BACKGROUND: Under N-limiting conditions, Saccharomyces cerevisiae strains display a substantial variability in their biomass yield from consumed nitrogen -in particular wine yeasts exhibit high growth abilities- that is correlated with their capacity to complete alcoholic fermentation, a trait of interest for fermented beverages industries. The aim of the present work was to assess the contribution of nitrogen availability to the strain-specific differences in the ability to efficiently use N-resource for growth and to identify the underlying mechanisms. We compared the profiles of assimilation of several nitrogen sources (mostly ammonium, glutamine, and arginine) for high and low biomass-producing strains in various conditions of nitrogen availability. We also analyzed the intracellular fate of nitrogen compounds. RESULTS: Strains clustered into two groups at initial nitrogen concentrations between 85 and 385 mg N.L(-1): high biomass producers that included wine strains, were able to complete fermentation of 240 g.L(-1) glucose and quickly consume nitrogen, in contrast to low biomass producers. The two classes of strains exhibited distinctive characteristics that contributed to their differential capacity to produce biomass. The contribution of each characteristic varied according to nitrogen availability. In high biomass producers, the high rate of ammonium uptake resulted in an important consumption of this preferred nitrogen source that promoted the growth of these yeasts when nitrogen was provided in excess. Both classes of yeast accumulated poor nitrogen sources, mostly arginine, in vacuoles during the first stages of growth. However, at end of the growth phase when nitrogen had become limiting, high biomass producers more efficiently used this vacuolar nitrogen fraction for protein synthesis and further biomass formation than low biomass producers. CONCLUSIONS: Overall, we demonstrate that the efficient management of the nitrogen resource, including efficient ammonium uptake and efficient use of the amino acids stored in vacuoles during the late stages of growth, might lead to high biomass production by wine yeasts.

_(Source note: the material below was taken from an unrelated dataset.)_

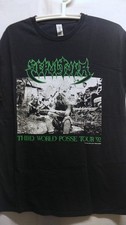 Usado, Camiseta Sepultura Third World Posse Tour '92 algodão preta tamanho M comprar usado  Enviando para Brazil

Sequential use of nitrogen compounds by Saccharomyces cerevisiae during wine fermentation: a model based on kinetic and regulation characteristics of nitrogen permeases.

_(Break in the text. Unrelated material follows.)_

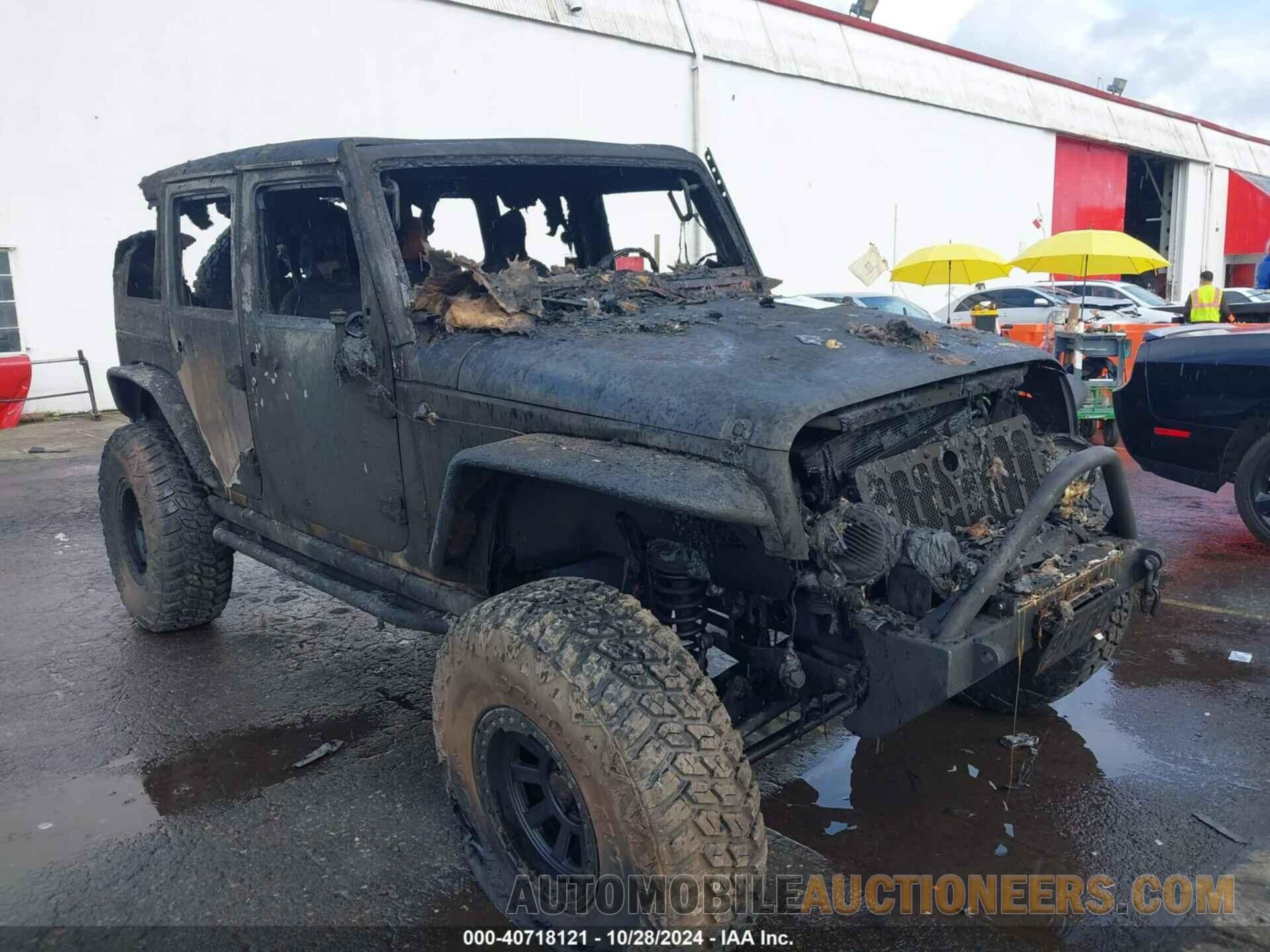 1C4BJWFGXDL558987 JEEP WRANGLER UNLIMITED 2013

The efficiency of nitrogen use is a key determinant of the completion of alcoholic fermentation. We analyzed the kinetics of consumption of 18 nitrogen compounds by 14 Saccharomyces cerevisiae strains of various origins in a synthetic medium that mimicked a grape must. The kinetic profiles of total nitrogen consumption were diverse, but the order of nitrogen source consumption was similar for all strains. The nitrogen compounds could be classified into three groups, according to their order of use: prematurely consumed (Lys), early consumed (Asp, Thr, Glu, Leu, His, Met, Ile, Ser, Gln, and Phe), and late consumed (ammonium, Val, Arg, Ala, Trp, and Tyr). The initial concentrations of these compounds did not alter the order in which they were consumed, except for arginine and ammonium. Early consumed amino acids are transported by specific permeases under Ssy1p-Ptr3p-Ssy5 (SPS)-mediated control that are expressed at the beginning of consumption. Most nitrogen compounds consumed late are transported by permeases under nitrogen catabolite repression (NCR), and others (Val, Trp, and Tyr) are transported by SPS-regulated low-affinity permeases. Therefore, the kinetic characteristics of transporters, as well as SPS and NCR, are likely key factors controlling the temporal sequence of consumption of nitrogen compounds and constitute a system highly conserved in S. cerevisiae species. This work sheds new light on the mechanistic basis of the sequential use of different nitrogen compounds in complex environments.